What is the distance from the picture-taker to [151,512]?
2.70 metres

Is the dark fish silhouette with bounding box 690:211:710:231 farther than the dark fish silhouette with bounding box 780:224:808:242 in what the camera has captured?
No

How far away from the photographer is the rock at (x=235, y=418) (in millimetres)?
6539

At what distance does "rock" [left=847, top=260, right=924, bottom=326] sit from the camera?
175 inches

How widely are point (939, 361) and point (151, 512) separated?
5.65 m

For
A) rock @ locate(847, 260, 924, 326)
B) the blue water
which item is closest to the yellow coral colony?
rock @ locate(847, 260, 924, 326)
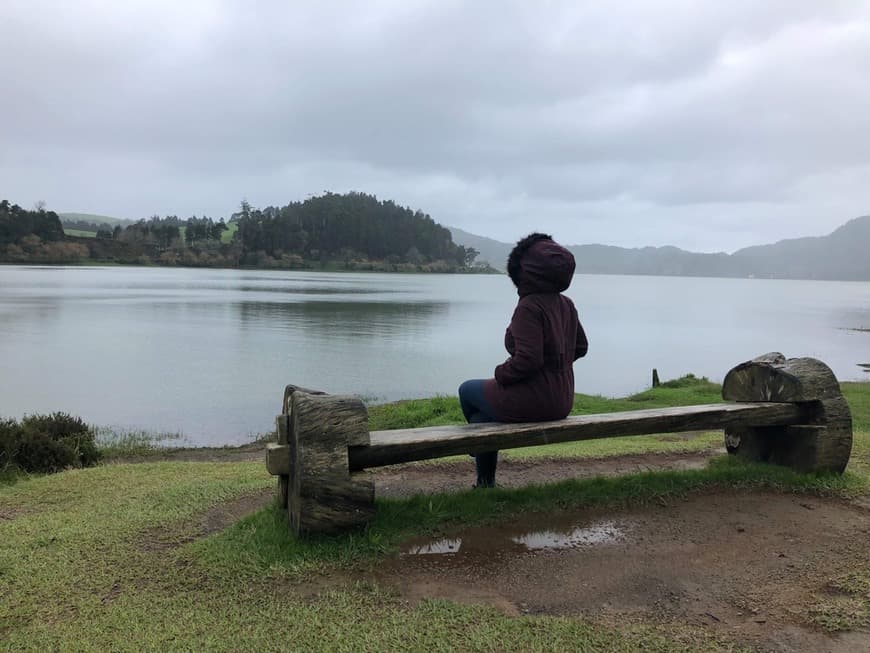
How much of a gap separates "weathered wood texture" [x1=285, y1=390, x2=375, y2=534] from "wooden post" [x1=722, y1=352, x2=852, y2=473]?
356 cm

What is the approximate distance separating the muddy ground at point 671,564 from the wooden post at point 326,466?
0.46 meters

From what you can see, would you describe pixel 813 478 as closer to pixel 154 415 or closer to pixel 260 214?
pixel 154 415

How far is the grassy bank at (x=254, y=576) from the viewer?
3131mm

──────────

What is being asked — Rewrite all of the records above, substituting "bounding rectangle" for every instance of "bounding box" and leaving everything else unchanged. Leave the pictures out of your answer.

Output below —
What is the distance from the picture-taker to [151,512]?
2.70 metres

Is the dark fish silhouette with bounding rectangle 690:211:710:231 farther than the dark fish silhouette with bounding rectangle 780:224:808:242 in what the camera has captured?
No

How far away from the photographer is the rock at (x=235, y=418) (in millimetres)?
6539

At what distance does "rock" [left=847, top=260, right=924, bottom=326] sit from the camera?
175 inches

How widely are point (939, 361) and point (151, 512) separated?
5.65 m

For
A) rock @ locate(847, 260, 924, 326)
B) the blue water
which item is closest to the yellow coral colony?
rock @ locate(847, 260, 924, 326)
How much of a gap separates "weathered wood texture" [x1=285, y1=390, x2=375, y2=534] from "wooden post" [x1=722, y1=352, x2=852, y2=473]?
356 cm

What is the approximate distance separating the muddy ground at point 671,564 from the wooden post at point 326,466?
0.46 meters

From what you can see, would you describe pixel 813 478 as closer to pixel 154 415 or closer to pixel 260 214?
pixel 154 415

How far is the grassy bank at (x=254, y=576) from the viewer?
3131mm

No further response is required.